**Listed entries**
"""

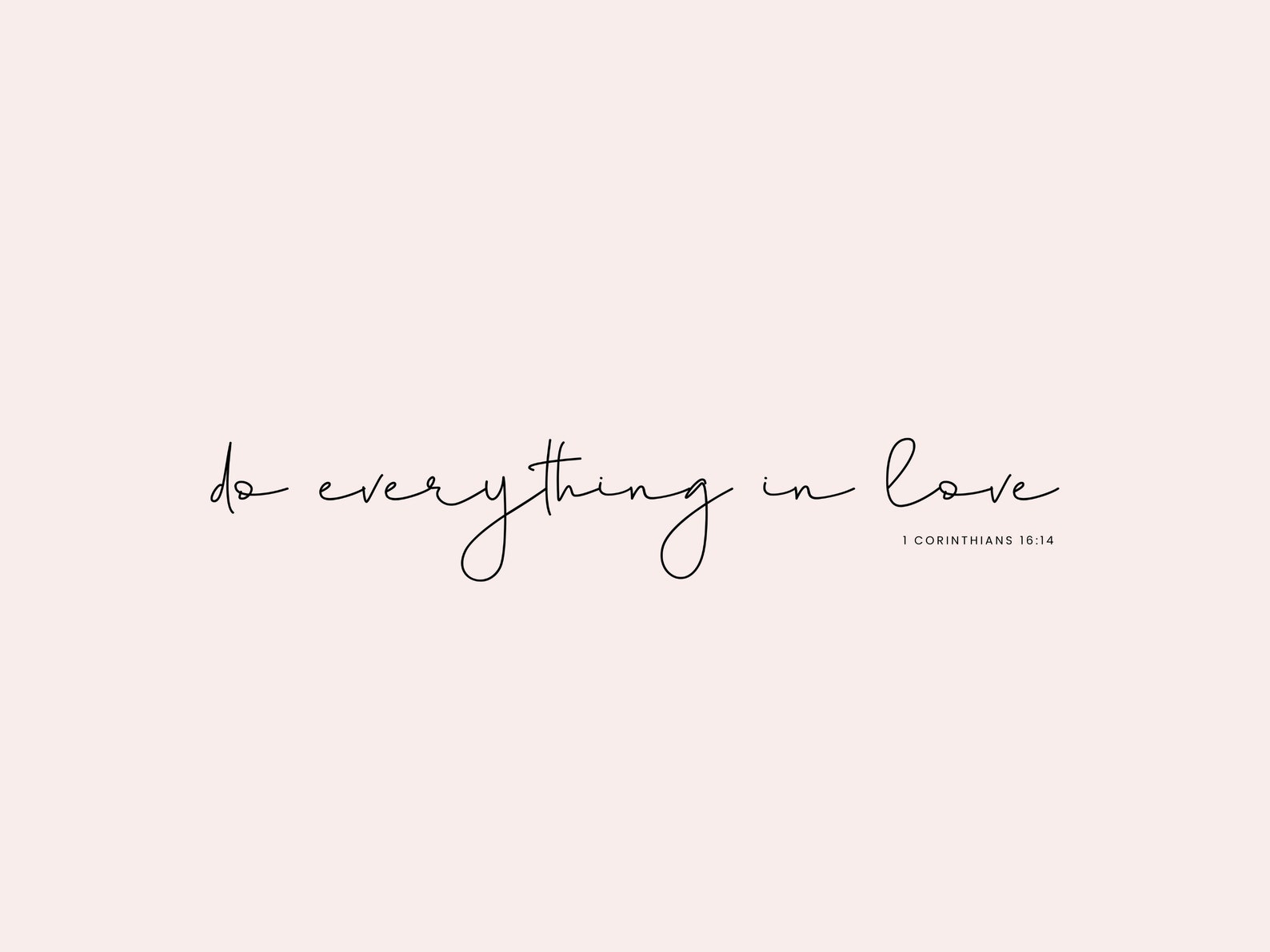 1 Corinthians 16 14 Bible Verse Desktop Wallpaper Desktop Wallpaper 1 corinthians 16 14 bible verse desktop wallpaper desktop wallpaper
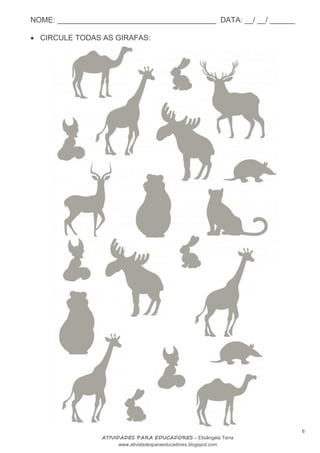 NOME: ______________________________________ DATA: __/ __/ ______
6
ATIVIDADES PARA EDUCADORES – Elisângela Terra
www.atividadesparaeducadores.blogspot.com
 CIRCULE TODAS AS GIRAFAS:
 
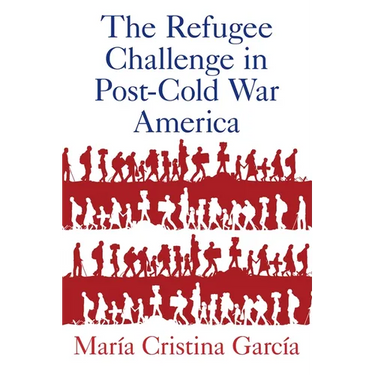 Refugee Challenge in Post-Cold War America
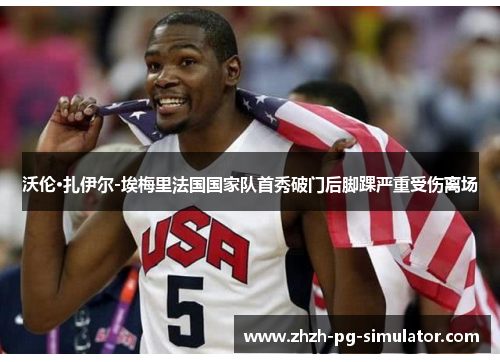 沃伦·扎伊尔-埃梅里法国国家队首秀破门后脚踝严重受伤离场 沃伦·扎伊尔-埃梅里法国国家队首秀破门后脚踝严重受伤离场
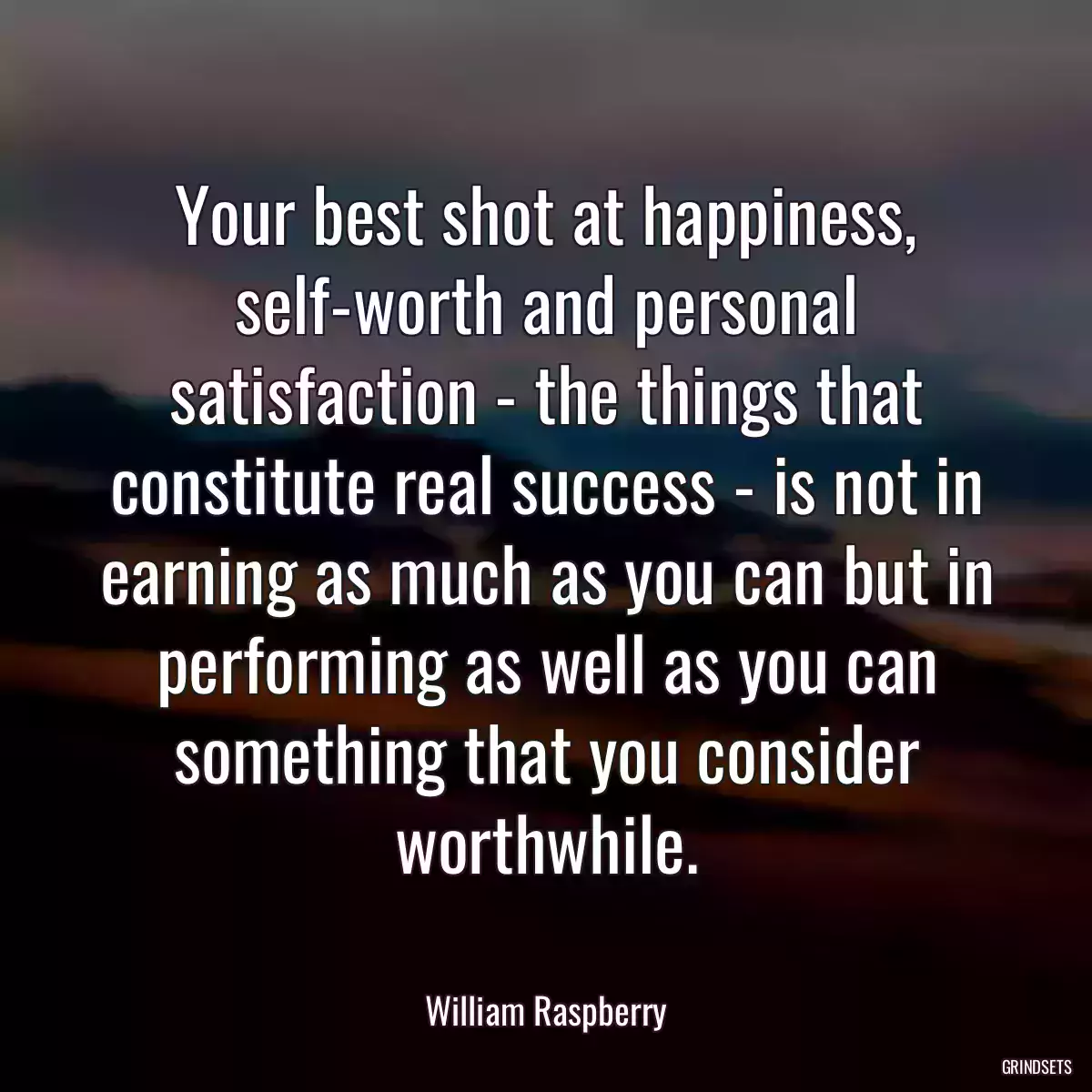 Your best shot at happiness, self-worth and personal satisfaction - the things that constitute real success - is not in earning as much as you can but in performing as well as you can something that you consider worthwhile.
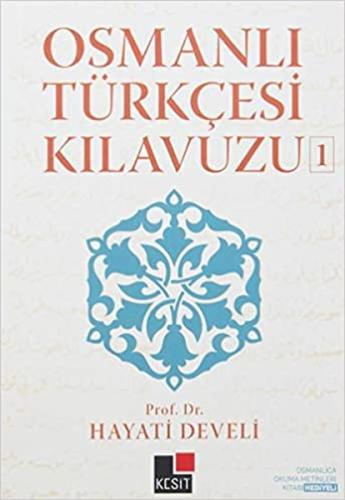 Osmanlı Türkçesi Kılavuzu 1 Hayati Develi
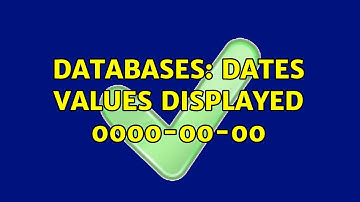 Databases: Dates values displayed 0000-00-00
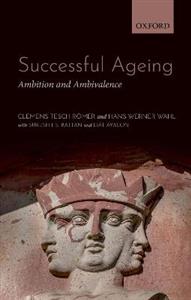 Successful Ageing:Ambition amp; Ambivalence Paper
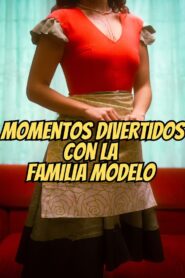 Momentos Divertidos Con La Familia Modelo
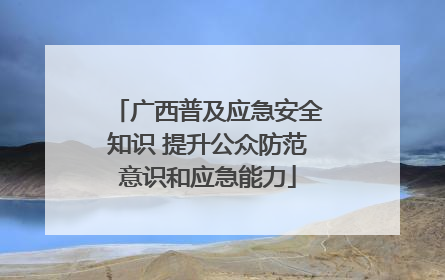 广西普及应急安全知识 提升公众防范意识和应急能力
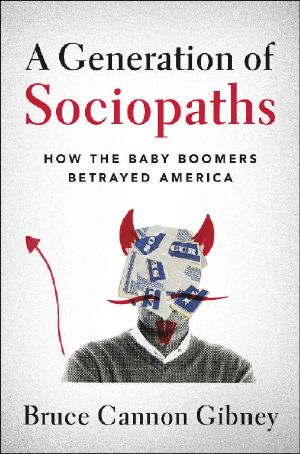 A Generation of Sociopaths · How the Baby Boomers Betrayed America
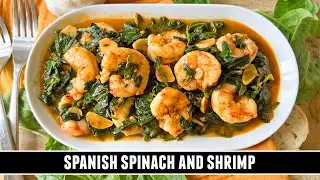 Spanish Spinach & Shrimp | CLASSIC Recipe from Sevilla Spain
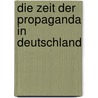 Die Zeit der Propaganda in Deutschland door Roman Caspar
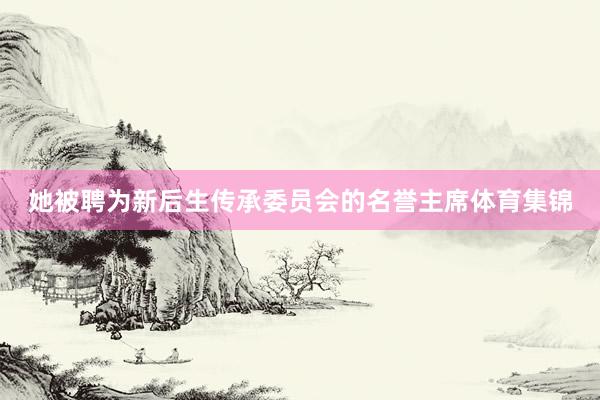 她被聘为新后生传承委员会的名誉主席体育集锦
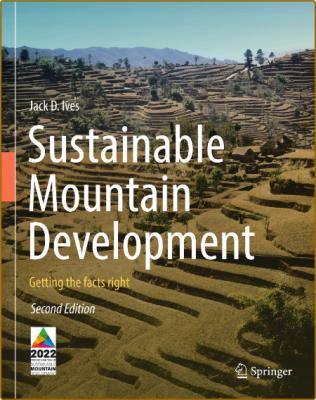 Sustainable Mountain Development - Getting the facts right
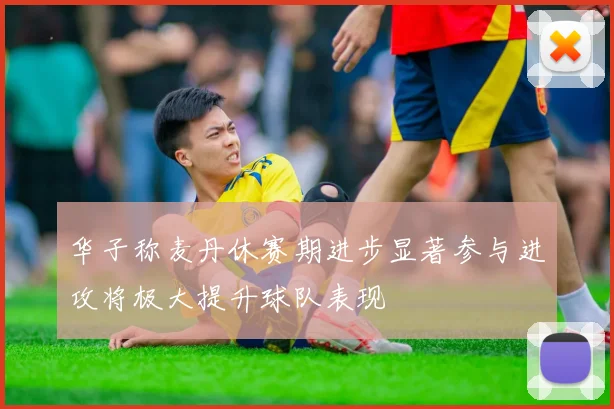 华子称麦丹休赛期进步显著参与进攻将极大提升球队表现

"""

**Your instructions**
Copy out every line of the listing above, but swap each "America" for "Canada" and change nothing else. Leave the pictures out.

**Your response**
 1 Corinthians 16 14 Bible Verse Desktop Wallpaper Desktop Wallpaper 1 corinthians 16 14 bible verse desktop wallpaper desktop wallpaper
 NOME: ______________________________________ DATA: __/ __/ ______
6
ATIVIDADES PARA EDUCADORES – Elisângela Terra
www.atividadesparaeducadores.blogspot.com
 CIRCULE TODAS AS GIRAFAS:
 
 Refugee Challenge in Post-Cold War Canada
 沃伦·扎伊尔-埃梅里法国国家队首秀破门后脚踝严重受伤离场 沃伦·扎伊尔-埃梅里法国国家队首秀破门后脚踝严重受伤离场
 Your best shot at happiness, self-worth and personal satisfaction - the things that constitute real success - is not in earning as much as you can but in performing as well as you can something that you consider worthwhile.
 Osmanlı Türkçesi Kılavuzu 1 Hayati Develi
 Databases: Dates values displayed 0000-00-00
 Successful Ageing:Ambition amp; Ambivalence Paper
 Momentos Divertidos Con La Familia Modelo
 广西普及应急安全知识 提升公众防范意识和应急能力
 A Generation of Sociopaths · How the Baby Boomers Betrayed Canada
 Spanish Spinach & Shrimp | CLASSIC Recipe from Sevilla Spain
 Die Zeit der Propaganda in Deutschland door Roman Caspar
 她被聘为新后生传承委员会的名誉主席体育集锦
 Sustainable Mountain Development - Getting the facts right
 华子称麦丹休赛期进步显著参与进攻将极大提升球队表现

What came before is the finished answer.